Texte fourni -
━━━━
Dire et juger que l'appel formé par M. [G] [A] est recevable, justifié et bien fondé ;

Infirmer le jugement du 4 février 2020 dans son intégralité, et,

Statuant à nouveau,

Faire sommation à la société SOMEP INDUSTRIE de produire dans le cadre des présents débats, l'ensemble des entretiens annuels du concluant, durant toute la durée de la relation contractuelle ;

Dire et juger que le licenciement prononcé le 4 juin 2018 par la société SOMEP INDUSTRIE est dépourvu de cause réelle et sérieuse ;

Dire et juger que la société SOMEP INDUSTRIE a violé son obligation légale de sécurité et exécuté de manière déloyale le contrat de travail ;

Condamner par conséquent la société SOMEP INDUSTRIE à payer à M. [G] [A] les sommes suivantes :

- outre intérêts légaux à compter de la saisine de la juridiction prud'homale,

- 3.765,60 euros bruts à titre d'indemnité compensatrice de préavis ;

- 376,56 euros bruts au titre des congés payés afférents ;

- outre intérêts légaux à compter du jugement à intervenir,

- 34.880,31 euros nets à titre de dommages et intérêts pour licenciement dépourvu de cause réelle et sérieuse,

- 10.000,00 euros nets à titre de dommages et intérêts en raison de l'exécution déloyale et fautive du contrat de travail,

Rejeter l'ensemble des demandes formulées par la société SOMEP INDUSTRIE ;

Condamner, enfin, la société SOMEP INDUSTRIE à payer à M. [G] [A] la somme de 1.500,00 euros au titre de l'article 700 du code de procédure civile , et à supporter les entiers dépens de l'instance, qui comprendront les frais d'exécution.

Aux termes de ses conclusions notifiées par voie électronique le 4 août 2020, la'société SOMEP INDUSTRIE SAS sollicite de la cour de':

- CONFIRMER le jugement entrepris,

En conséquence

- DIRE ET JUGER que le licenciement de M. [A] repose sur une cause réelle et sérieuse,

- DIRE ET JUGER que l'avis d'inaptitude prononcé par le médecin du travail est régulier,

- DEBOUTER M. [A] de sa demande de dommages et intérêts pour licenciement sans cause réelle et sérieuse,

- DEBOUTER M. [A] de sa demande d'indemnité compensatrice de préavis et de congés payés afférents,

- DIRE ET JUGE que la société SOMEP INDUSTRIE a exécuté loyalement le contrat de travail de M. [A] et que ce dernier n'a pas été harcelé,

- DEBOUTER M. [A] de sa demande de dommages et intérêts pour exécution déloyale du contrat de travail,

- DEBOUTER M. [A] de sa demande au titre de l'article 700 du code de procédure civile,

- CONDAMNER M. [A] à verser à la SAS SOMEP INDUSTRIE une somme de'2'500'euros au titre de l'article 700 du code de procédure civile,

- CONDAMNER M. [A] aux entiers dépens de l'instance.

Pour un exposé complet des moyens et prétentions des parties, il convient au visa de l'article'455 du code de procédure civile de se reporter à leurs écritures susvisées.
━━━━
Liste des données -
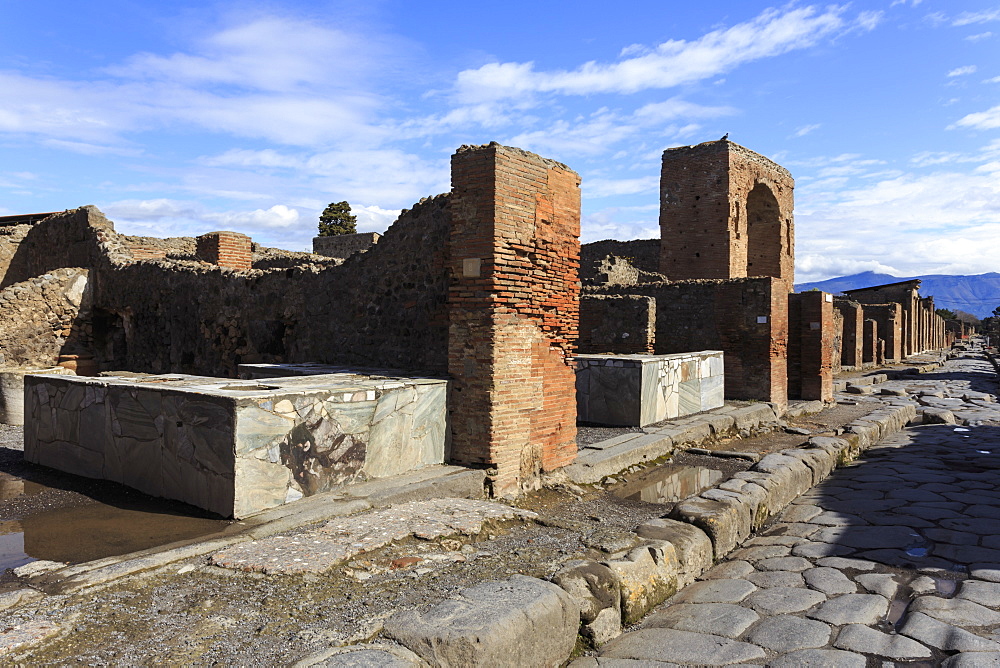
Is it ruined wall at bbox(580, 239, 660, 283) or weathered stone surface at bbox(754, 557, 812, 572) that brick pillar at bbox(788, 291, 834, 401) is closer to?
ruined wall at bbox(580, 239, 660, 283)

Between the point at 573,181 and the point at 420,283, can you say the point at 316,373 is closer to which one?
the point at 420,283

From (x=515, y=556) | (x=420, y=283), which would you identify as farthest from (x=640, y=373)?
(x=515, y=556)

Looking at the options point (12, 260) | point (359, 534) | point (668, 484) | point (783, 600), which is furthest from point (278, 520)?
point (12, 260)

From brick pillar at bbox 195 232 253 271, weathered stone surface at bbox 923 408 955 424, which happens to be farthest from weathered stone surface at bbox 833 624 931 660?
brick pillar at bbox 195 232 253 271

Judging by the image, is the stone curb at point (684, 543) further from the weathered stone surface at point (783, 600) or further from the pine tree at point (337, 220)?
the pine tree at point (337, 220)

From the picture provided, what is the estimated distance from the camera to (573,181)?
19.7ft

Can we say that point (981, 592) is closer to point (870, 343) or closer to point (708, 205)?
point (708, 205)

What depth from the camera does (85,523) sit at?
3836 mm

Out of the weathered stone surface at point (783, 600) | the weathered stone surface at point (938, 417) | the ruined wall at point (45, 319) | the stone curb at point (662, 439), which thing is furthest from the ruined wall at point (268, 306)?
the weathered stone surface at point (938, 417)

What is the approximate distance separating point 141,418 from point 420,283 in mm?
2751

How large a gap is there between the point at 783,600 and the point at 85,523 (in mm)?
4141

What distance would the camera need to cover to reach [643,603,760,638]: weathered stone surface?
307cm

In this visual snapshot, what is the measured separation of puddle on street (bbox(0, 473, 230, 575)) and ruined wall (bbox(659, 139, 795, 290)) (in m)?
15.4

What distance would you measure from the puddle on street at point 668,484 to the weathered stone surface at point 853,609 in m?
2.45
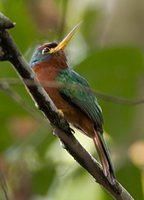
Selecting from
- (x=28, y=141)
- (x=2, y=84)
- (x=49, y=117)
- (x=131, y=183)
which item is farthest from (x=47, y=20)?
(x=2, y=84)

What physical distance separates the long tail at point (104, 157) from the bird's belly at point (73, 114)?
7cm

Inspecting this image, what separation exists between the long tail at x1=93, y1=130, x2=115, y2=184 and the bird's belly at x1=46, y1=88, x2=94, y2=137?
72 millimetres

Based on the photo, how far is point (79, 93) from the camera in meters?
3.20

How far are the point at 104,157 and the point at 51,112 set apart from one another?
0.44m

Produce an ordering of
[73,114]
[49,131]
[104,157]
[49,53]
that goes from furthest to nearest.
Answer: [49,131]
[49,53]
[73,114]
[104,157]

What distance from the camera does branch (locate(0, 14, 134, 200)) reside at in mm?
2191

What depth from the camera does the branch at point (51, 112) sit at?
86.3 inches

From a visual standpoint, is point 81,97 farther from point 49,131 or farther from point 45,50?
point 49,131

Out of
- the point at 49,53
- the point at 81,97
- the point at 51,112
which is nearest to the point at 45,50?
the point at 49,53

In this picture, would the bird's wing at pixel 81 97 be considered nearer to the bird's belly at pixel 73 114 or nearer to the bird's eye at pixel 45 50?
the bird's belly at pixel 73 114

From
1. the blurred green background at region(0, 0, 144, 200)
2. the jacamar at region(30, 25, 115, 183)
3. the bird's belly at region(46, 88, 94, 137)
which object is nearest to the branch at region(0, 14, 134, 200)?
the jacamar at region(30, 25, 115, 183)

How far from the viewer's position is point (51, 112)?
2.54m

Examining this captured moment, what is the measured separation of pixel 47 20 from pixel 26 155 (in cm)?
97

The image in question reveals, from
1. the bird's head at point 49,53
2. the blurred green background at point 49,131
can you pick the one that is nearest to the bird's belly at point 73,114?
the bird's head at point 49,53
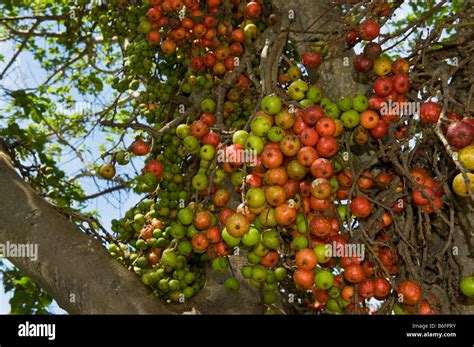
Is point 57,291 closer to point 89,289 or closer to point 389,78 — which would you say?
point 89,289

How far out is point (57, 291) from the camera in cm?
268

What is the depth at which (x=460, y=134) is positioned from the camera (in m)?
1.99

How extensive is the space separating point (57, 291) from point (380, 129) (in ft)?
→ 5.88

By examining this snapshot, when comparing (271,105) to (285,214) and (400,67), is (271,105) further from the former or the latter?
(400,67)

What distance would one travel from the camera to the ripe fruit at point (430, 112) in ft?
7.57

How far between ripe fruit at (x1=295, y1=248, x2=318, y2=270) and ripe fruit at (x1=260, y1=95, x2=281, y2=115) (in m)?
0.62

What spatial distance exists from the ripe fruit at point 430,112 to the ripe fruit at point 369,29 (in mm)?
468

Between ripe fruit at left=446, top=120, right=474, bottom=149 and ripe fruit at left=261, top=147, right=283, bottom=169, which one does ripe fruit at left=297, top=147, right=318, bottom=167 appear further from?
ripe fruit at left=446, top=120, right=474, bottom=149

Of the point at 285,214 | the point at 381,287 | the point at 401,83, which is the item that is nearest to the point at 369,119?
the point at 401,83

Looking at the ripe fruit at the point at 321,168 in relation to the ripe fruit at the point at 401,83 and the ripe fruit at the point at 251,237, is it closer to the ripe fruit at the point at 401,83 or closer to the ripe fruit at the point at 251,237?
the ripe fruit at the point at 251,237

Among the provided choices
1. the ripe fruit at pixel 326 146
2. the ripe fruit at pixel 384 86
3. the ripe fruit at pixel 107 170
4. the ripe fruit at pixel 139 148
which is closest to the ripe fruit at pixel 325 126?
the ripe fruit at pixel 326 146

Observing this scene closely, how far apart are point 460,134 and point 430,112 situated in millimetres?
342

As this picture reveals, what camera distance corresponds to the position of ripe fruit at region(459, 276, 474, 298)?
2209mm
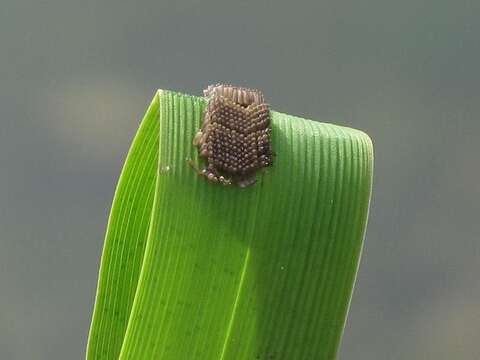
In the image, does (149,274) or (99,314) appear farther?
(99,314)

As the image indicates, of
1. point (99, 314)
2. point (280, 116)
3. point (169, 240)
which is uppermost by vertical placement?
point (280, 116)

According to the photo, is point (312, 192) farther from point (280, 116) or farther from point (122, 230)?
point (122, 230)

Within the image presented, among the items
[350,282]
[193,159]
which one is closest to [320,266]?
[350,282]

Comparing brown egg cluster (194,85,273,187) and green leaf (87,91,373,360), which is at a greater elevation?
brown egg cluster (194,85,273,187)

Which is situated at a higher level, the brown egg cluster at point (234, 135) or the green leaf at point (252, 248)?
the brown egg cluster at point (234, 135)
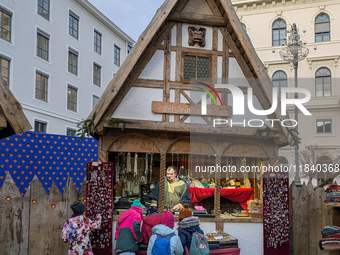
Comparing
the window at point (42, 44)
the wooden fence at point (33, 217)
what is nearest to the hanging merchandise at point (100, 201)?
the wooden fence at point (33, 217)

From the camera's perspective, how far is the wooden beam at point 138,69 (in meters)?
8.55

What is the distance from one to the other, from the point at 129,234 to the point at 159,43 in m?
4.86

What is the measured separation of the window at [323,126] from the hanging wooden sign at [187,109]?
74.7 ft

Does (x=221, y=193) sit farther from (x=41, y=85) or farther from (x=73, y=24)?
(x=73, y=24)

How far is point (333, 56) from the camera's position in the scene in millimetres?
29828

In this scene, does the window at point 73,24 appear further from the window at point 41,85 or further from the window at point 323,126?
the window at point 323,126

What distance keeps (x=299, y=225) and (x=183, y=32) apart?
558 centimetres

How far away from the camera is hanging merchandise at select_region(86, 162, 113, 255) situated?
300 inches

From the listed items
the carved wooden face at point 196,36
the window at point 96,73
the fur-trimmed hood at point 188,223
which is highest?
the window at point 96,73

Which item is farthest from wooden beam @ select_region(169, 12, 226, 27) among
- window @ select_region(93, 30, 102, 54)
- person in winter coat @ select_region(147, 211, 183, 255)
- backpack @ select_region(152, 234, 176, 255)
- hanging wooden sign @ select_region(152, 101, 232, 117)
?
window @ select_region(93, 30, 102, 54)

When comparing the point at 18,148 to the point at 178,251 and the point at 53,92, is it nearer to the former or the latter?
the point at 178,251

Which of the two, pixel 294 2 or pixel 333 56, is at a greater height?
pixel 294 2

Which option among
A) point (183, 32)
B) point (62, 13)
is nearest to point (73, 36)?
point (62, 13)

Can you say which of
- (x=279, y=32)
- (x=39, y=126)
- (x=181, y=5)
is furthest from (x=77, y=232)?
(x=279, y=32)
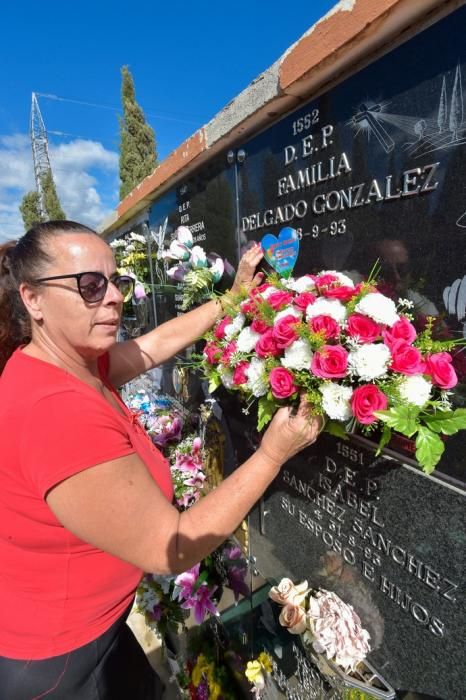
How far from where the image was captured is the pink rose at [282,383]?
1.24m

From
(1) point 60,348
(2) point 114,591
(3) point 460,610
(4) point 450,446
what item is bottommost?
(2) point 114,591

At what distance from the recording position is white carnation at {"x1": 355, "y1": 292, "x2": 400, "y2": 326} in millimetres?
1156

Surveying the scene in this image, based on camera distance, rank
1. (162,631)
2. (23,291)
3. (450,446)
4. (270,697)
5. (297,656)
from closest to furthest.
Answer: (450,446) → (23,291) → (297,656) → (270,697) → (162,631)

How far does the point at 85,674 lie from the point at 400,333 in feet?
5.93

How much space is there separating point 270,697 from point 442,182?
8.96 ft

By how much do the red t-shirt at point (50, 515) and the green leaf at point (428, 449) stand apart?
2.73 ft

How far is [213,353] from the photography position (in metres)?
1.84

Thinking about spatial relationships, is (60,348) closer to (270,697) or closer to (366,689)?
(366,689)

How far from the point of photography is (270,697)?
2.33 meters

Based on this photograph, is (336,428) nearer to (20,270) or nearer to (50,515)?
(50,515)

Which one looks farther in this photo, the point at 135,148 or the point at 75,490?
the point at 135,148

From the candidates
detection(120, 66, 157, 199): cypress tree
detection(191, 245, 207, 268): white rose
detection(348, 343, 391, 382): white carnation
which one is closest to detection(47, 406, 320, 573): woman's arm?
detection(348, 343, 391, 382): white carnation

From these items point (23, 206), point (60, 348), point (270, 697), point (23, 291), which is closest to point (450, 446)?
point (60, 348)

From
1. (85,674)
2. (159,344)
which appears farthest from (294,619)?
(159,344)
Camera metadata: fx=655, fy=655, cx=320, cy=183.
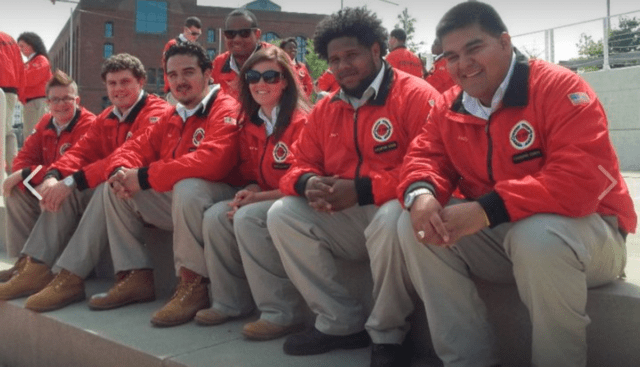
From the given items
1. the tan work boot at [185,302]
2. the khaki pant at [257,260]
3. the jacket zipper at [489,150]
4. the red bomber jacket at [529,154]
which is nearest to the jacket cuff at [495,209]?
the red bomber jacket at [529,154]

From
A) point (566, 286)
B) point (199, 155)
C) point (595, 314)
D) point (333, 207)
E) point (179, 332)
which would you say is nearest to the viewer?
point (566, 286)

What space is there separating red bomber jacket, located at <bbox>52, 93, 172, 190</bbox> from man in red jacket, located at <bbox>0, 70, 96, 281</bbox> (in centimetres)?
━━━━
Travail demandé - Citez le passage du texte fourni qui va de « - outre intérêts légaux à compter du » à « les frais d'exécution. », ces deux bouts compris.

Réponse écrite -
- outre intérêts légaux à compter du jugement à intervenir,

- 34.880,31 euros nets à titre de dommages et intérêts pour licenciement dépourvu de cause réelle et sérieuse,

- 10.000,00 euros nets à titre de dommages et intérêts en raison de l'exécution déloyale et fautive du contrat de travail,

Rejeter l'ensemble des demandes formulées par la société SOMEP INDUSTRIE ;

Condamner, enfin, la société SOMEP INDUSTRIE à payer à M. [G] [A] la somme de 1.500,00 euros au titre de l'article 700 du code de procédure civile , et à supporter les entiers dépens de l'instance, qui comprendront les frais d'exécution.